-------- Text

Junior Rangers congregate at Sonoma’s Tuesday night market

The Sonoma Junior Rangers program is held biweekly at the Tuesday night market in the Sonoma Plaza. Children ages 5 and above can learn about regional natural history and biology.|

When you step into interpretive specialist Kathy Wolcott’s outdoor classroom, you better leave your cellphone behind. Wolcott wants her young charges to cut their tech ties, if only for the short time they’re with her.

She prefaces her classes and tours: “I don’t need you to record anything, I just need you to listen, and I need you to observe.”

It’s good advice for people seeking careers in the natural world, and Wolcott is delivering it early to a group of kids who are all ears as she runs the Junior Rangers program for Sonoma and Petaluma County Parks.

This year Wolcott and her colleagues decided to change the format and setting to one more accessible from the city center, to draw more young children into the program.

In years past, the Junior Rangers would meet at a local historical site for a two-hour program where initiates would take an oath and receive a pin. Attendance was dwindling, Wolcott said, so the program was re-imagined as an interactive farmers market exhibit where kids listen and learn and hopefully get inspired to one day consider life as a real park ranger.

Now, Wolcott hosts a bi-weekly Junior Rangers program at the Tuesday night market in Sonoma. Parents with children age 7 and above, and 5- and 6-year-olds with an accompanying parent, can stop by the table to make crafts, check out local artifacts and taxidermy animals and fur pelts, and learn about regional natural history and biology.

Since they switched venues, Wolcott says numbers have increased from 4 or 5 kids to almost 30.

Wolcott runs the Junior Rangers program for Sonoma Petaluma Parks, a nonprofit group supporting educational and historic activities at Sonoma State Park, including the Mission San Francisco Solano, the Soldier’s Barracks, the Vallejo Home and the Petaluma Adobe.

She’s done it since 2015, when she decided against full retirement in favor of working with children. A former second-grade teacher in Germany and Monterey, and first-grade teacher in Japan, Wolcott has taught children most of her life.

“I’m hoping to teach them appreciation for the people who lived here in the past, for the artifacts and for the historical buildings that we have here,” Wolcott said.

On July 24, kids stopped by the parks’ table to weave their own baskets in the tradition of the native Miwok tribe.

Sonoma Petaluma Parks will hold two more Junior Rangers sessions, this Tuesday and Aug. 21. Children can stop by the Sonoma Petaluma Parks table at the Tuesday night market in Sonoma Plaza from 5 to 8 p.m.

----------------

Prompt 1 =
From the Junior Rangers article, extract the passage between "Since they switched" and "the Petaluma Adobe.", inclusive.
Prompt 2 =
List the sites at Sonoma State Park that the Junior Rangers article names.

-------- Study material

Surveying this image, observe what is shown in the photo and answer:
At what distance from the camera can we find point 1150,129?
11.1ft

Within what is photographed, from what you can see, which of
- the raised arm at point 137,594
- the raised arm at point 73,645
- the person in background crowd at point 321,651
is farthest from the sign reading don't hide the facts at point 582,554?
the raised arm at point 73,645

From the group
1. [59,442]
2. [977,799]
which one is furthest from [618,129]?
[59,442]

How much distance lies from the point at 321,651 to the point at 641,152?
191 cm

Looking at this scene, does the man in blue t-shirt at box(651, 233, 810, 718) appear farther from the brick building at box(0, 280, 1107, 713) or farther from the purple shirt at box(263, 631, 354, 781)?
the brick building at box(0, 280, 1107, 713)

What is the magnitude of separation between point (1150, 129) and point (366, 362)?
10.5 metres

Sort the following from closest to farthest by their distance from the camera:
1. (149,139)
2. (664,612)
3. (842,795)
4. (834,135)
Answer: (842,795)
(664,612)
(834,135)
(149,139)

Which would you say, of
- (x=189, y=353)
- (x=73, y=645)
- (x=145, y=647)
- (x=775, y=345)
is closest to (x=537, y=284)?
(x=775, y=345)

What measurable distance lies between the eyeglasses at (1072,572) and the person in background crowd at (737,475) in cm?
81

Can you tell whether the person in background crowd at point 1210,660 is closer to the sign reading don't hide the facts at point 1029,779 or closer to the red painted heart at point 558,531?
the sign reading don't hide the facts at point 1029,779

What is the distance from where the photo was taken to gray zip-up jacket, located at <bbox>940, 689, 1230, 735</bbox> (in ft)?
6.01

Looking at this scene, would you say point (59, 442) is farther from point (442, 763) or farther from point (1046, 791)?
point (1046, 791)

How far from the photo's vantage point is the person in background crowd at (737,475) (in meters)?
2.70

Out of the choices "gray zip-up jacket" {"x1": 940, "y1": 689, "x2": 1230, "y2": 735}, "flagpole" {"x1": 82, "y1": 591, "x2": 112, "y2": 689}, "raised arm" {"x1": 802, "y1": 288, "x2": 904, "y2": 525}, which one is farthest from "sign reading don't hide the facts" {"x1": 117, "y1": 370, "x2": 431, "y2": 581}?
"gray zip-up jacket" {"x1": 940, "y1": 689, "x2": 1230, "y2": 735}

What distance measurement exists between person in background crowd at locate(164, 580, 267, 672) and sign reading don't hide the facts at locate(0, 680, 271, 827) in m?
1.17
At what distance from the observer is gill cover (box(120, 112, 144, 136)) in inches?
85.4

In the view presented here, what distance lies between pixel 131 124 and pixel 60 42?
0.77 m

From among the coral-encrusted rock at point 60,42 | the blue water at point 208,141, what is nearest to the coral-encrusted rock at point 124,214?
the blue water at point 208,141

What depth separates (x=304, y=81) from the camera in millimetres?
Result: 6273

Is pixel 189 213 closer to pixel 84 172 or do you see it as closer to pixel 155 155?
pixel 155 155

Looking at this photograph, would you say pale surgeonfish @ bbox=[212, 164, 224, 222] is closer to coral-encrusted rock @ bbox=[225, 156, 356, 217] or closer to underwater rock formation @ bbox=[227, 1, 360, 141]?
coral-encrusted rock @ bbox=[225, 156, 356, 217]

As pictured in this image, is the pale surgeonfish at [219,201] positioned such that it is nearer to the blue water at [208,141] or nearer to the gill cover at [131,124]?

----------------

Response box 1 =
Since they switched venues, Wolcott says numbers have increased from 4 or 5 kids to almost 30.

Wolcott runs the Junior Rangers program for Sonoma Petaluma Parks, a nonprofit group supporting educational and historic activities at Sonoma State Park, including the Mission San Francisco Solano, the Soldier’s Barracks, the Vallejo Home and the Petaluma Adobe.

Response box 2 =
Mission San Francisco Solano
Soldier's Barracks
Vallejo Home
Petaluma Adobe